An OLAP Requirements Example: CompSales International (part 14) - Data Mining

12/16/2010 11:36:34 AM

Data Mining

With SSAS, a much more robust selection of capabilities for data mining is available..

Data mining is the process of understanding potentially undiscovered characteristics or distributions of data. Data mining can be extremely useful for OLAP database design in that patterns or values might define different hierarchy levels or dimensions that were not previously known. As you create dimensions, you can even choose a data mining model as the basis for a dimension.

Basically, a data mining model is a reference structure that represents the grouping and predictive analysis of relational or multidimensional data. It is composed of rules, patterns, and other statistical information of the data that it was analyzing. These are called cases. A case set is simply a means for viewing the physical data. Different case sets can be constructed from the same physical data. Basically, a case is defined from a particular point of view. If the algorithm you are using supports the view, you can use mining models to make predictions based on these findings.

Another aspect of a data mining model is using training data. This process determines the relative importance of each attribute in a data mining model. It does this by recursively partitioning data into smaller groups until no more splitting can occur. During this partitioning process, information is gathered from the attributes used to determine the split. Probability can be established for each categorization of data in these splits. This type of data can be used to help determine factors about other data utilizing these probabilities. This training data, in the form of dimensions, levels, member properties and measures, is used to process the OLAP data mining model and further define the data mining column structure for the case set.

In SSAS, Microsoft provides several data mining algorithms (or techniques):

Association Rules— This algorithm builds rules that describe which items are most likely to appear together in a transaction. The rules help predict when the presence of one item is likely with another item (which has appeared in the same type of transaction before).
Clustering— This algorithm uses iterative techniques to group records from a dataset into clusters that contain similar characteristics. This is one of the best algorithms, and it can be used to find general groupings in data.
Sequence Clustering— This algorithm is a combination of sequence analysis and clustering, and it identifies clusters of similarly ordered events in a sequence. The clusters can be used to predict the likely ordering of events in a sequence, based on known characteristics.
Decision Trees— This classification algorithm works well for predictive modeling. It supports the prediction of both discrete and continuous attributes.
Linear Regression— This regression algorithm works well for regression modeling. It is a configuration variation of the Decision Trees algorithm, obtained by disabling splits. (The whole regression formula is built in a single root node.) The algorithm supports the prediction of continuous attributes.
Logistic Regression— This regression algorithm works well for regression modeling. It is a configuration variation of the Neural Network algorithm, obtained by eliminating the hidden layer. This algorithm supports the prediction of both discrete and continuous attributes.
Naïve Bayes— This classification algorithm is quick to build, and it works well for predictive modeling. It supports only discrete attributes, and it considers all the input attributes to be independent, given the predictable attribute.
Neural Network— This algorithm uses a gradient method to optimize parameters of multilayer networks to predict multiple attributes. It can be used for classification of discrete attributes as well as regression of continuous attributes.
Time Series— This algorithm uses a linear regression decision tree approach to analyze time-related data, such as monthly sales data or yearly profits. The patterns it discovers can be used to predict values for future time steps across a time horizon.
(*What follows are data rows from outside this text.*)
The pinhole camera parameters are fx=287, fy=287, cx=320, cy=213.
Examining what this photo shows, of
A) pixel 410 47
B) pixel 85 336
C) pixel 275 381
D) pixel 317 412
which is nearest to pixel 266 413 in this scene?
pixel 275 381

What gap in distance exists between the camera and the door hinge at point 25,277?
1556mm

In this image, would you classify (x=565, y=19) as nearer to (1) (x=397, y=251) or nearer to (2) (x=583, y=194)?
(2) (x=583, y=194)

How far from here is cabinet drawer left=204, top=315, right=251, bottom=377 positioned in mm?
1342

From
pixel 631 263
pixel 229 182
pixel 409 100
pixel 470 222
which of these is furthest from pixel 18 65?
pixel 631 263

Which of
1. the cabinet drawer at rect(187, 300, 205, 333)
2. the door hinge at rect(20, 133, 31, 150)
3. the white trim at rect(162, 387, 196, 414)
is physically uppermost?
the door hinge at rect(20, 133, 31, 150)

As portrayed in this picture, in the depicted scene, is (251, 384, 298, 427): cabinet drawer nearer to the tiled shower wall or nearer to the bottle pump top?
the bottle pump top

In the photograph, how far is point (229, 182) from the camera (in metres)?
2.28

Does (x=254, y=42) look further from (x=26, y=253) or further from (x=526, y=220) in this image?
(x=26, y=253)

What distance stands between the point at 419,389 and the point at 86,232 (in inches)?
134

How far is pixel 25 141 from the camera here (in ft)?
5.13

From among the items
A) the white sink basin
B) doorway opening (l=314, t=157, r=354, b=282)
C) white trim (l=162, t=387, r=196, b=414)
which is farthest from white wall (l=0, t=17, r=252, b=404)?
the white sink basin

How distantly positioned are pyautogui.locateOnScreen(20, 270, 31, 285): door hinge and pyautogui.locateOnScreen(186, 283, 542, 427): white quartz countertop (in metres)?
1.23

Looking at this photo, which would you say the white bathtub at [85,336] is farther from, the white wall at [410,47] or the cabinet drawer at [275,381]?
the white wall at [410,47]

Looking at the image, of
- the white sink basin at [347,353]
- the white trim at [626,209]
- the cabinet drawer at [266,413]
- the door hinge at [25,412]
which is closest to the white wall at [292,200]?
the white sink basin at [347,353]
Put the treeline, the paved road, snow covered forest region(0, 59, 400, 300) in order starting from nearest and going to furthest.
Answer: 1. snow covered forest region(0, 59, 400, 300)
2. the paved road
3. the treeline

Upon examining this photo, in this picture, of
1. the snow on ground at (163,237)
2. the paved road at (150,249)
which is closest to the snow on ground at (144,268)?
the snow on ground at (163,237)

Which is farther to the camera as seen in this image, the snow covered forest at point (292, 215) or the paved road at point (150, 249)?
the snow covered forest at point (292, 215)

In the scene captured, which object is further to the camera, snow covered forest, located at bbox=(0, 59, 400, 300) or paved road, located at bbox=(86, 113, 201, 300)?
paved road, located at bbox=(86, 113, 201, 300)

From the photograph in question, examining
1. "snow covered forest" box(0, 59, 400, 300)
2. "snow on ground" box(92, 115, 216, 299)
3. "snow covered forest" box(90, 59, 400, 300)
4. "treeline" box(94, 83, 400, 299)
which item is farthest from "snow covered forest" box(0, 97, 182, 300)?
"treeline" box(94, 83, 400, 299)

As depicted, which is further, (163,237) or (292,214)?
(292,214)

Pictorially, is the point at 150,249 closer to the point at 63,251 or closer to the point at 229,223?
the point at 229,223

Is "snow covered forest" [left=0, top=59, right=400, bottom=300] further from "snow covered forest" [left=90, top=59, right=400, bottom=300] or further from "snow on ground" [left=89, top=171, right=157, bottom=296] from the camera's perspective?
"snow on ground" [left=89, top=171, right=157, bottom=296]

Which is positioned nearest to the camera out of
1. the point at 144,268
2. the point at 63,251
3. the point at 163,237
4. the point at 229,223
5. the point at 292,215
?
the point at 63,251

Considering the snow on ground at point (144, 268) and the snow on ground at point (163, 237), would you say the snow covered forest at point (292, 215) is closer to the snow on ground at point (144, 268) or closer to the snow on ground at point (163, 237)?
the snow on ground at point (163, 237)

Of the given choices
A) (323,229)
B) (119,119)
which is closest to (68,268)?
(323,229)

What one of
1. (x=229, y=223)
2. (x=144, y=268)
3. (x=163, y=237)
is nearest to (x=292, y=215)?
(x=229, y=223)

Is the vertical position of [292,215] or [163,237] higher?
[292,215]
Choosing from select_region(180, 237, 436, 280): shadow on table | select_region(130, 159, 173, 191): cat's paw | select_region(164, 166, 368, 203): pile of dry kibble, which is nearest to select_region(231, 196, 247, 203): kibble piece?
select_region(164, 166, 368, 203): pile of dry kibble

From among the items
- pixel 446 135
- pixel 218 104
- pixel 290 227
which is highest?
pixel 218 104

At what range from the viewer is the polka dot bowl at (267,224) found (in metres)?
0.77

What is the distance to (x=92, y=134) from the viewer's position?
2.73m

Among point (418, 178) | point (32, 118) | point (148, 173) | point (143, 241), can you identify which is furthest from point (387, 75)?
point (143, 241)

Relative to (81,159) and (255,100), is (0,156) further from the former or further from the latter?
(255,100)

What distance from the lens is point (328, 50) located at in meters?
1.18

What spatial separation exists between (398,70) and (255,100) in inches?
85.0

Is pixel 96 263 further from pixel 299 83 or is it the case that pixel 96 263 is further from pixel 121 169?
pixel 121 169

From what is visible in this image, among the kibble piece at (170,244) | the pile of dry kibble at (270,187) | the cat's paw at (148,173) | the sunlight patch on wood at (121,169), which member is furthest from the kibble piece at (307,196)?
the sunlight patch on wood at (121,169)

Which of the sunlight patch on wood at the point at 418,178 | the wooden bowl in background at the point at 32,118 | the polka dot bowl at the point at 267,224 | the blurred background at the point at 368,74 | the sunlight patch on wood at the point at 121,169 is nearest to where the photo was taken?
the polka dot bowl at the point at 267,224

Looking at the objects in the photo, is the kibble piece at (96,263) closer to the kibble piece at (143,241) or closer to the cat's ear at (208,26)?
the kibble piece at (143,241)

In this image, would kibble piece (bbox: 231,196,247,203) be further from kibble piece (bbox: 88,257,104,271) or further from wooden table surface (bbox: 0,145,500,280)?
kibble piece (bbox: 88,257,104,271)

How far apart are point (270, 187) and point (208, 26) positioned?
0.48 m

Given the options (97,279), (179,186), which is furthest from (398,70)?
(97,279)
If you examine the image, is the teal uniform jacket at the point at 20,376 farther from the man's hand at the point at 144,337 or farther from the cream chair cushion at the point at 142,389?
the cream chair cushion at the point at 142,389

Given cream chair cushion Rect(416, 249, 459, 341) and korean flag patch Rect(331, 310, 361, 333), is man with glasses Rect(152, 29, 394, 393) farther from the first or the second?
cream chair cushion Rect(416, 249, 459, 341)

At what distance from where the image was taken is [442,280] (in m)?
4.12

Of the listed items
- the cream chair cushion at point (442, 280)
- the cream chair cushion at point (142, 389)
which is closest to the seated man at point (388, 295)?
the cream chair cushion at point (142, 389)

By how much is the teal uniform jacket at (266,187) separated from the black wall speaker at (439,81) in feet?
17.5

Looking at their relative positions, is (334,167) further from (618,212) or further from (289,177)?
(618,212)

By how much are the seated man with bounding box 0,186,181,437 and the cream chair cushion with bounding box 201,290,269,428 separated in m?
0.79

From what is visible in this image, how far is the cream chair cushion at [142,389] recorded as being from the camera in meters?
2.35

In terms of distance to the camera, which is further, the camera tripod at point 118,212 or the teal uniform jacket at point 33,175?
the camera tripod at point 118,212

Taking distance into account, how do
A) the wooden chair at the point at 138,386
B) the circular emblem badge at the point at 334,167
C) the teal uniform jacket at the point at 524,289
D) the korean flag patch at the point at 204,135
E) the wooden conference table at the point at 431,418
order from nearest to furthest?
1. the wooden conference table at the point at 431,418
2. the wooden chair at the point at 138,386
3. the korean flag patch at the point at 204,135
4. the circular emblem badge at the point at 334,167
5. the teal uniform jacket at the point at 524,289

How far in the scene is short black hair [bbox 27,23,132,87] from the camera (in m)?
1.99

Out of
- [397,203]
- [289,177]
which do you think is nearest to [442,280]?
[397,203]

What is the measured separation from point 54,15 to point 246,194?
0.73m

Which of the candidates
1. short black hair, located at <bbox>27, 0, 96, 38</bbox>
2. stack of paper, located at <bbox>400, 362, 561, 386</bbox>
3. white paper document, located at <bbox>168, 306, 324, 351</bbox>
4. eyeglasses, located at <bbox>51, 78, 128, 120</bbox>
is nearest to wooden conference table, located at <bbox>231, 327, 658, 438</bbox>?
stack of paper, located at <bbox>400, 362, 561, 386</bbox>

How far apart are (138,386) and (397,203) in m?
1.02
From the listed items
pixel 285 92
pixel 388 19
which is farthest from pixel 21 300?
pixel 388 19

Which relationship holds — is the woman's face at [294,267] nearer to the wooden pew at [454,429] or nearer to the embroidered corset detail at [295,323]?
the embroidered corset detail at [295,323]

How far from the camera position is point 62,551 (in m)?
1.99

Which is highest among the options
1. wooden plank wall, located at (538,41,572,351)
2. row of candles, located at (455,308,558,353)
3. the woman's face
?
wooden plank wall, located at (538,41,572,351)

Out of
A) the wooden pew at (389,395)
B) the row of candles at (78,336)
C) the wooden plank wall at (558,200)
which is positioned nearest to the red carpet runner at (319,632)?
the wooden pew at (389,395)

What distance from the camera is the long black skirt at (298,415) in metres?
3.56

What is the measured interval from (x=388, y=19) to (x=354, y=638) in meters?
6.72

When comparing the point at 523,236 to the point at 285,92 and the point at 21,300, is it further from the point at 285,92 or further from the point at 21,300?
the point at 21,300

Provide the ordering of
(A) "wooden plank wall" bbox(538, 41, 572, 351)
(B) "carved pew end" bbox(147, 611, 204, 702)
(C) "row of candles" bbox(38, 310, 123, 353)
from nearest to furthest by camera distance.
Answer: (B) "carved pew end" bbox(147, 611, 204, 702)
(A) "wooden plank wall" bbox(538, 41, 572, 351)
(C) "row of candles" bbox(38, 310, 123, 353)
To create an OLAP data mining model, SSAS uses either an existing source OLAP cube or an existing relational database/data warehouse, a particular data mining technique/algorithm, case dimension and level, predicted entity, or, optionally, training data. The source OLAP cube provides the information needed to create a case set for the data mining model. You then select the data mining technique (decision tree, clustering, or one of the others). It uses the dimension and level that you choose to establish key columns for the case sets. The case dimension and level provide a certain orientation for the data mining model into the cube for creating a case set. The predicted entity can be either a measure from the source OLAP cube, a member property of the case dimension and level, or any member of another dimension in the source OLAP cube.

Note

The Data Mining Wizard can also create a new dimension for a source cube and enables users to query the data mining data model data just as they would query OLAP data (using the SQL DMX extension or the mining structures browser).

In Visual Studio, you simply initiate the Data Mining Wizard by right-clicking the Mining Structures entry in the Solution Explorer. You cannot create new mining structures from SSMS. When you are past the wizard’s splash screen, you have the option of creating your mining model from either an existing relational database (or data warehouse) or an existing OLAP cube (as shown in Figure 53).

Figure 53. Selecting the definition method to used for the mining structure in the Data Mining Wizard.

You want to define a data mining model that can shed light on product (SKU) sales characteristics and that will be based on the data and structure you have created so far in your Comp Sales Unleashed cube. For this example, you choose to use the existing OLAP cube you already have (from the existing cube method).

You must now select the data mining technique you think will help you find value in your cube’s data. Clustering is probably the best one to start from because it finds natural groupings of data in a multidimensional space. It is useful when you want to see general groupings in your data, such as hot spots. You are trying to find just such things with sales of products (for example, things that sell together or belong together). Figure 54 shows the data mining technique Microsoft Clustering being selected.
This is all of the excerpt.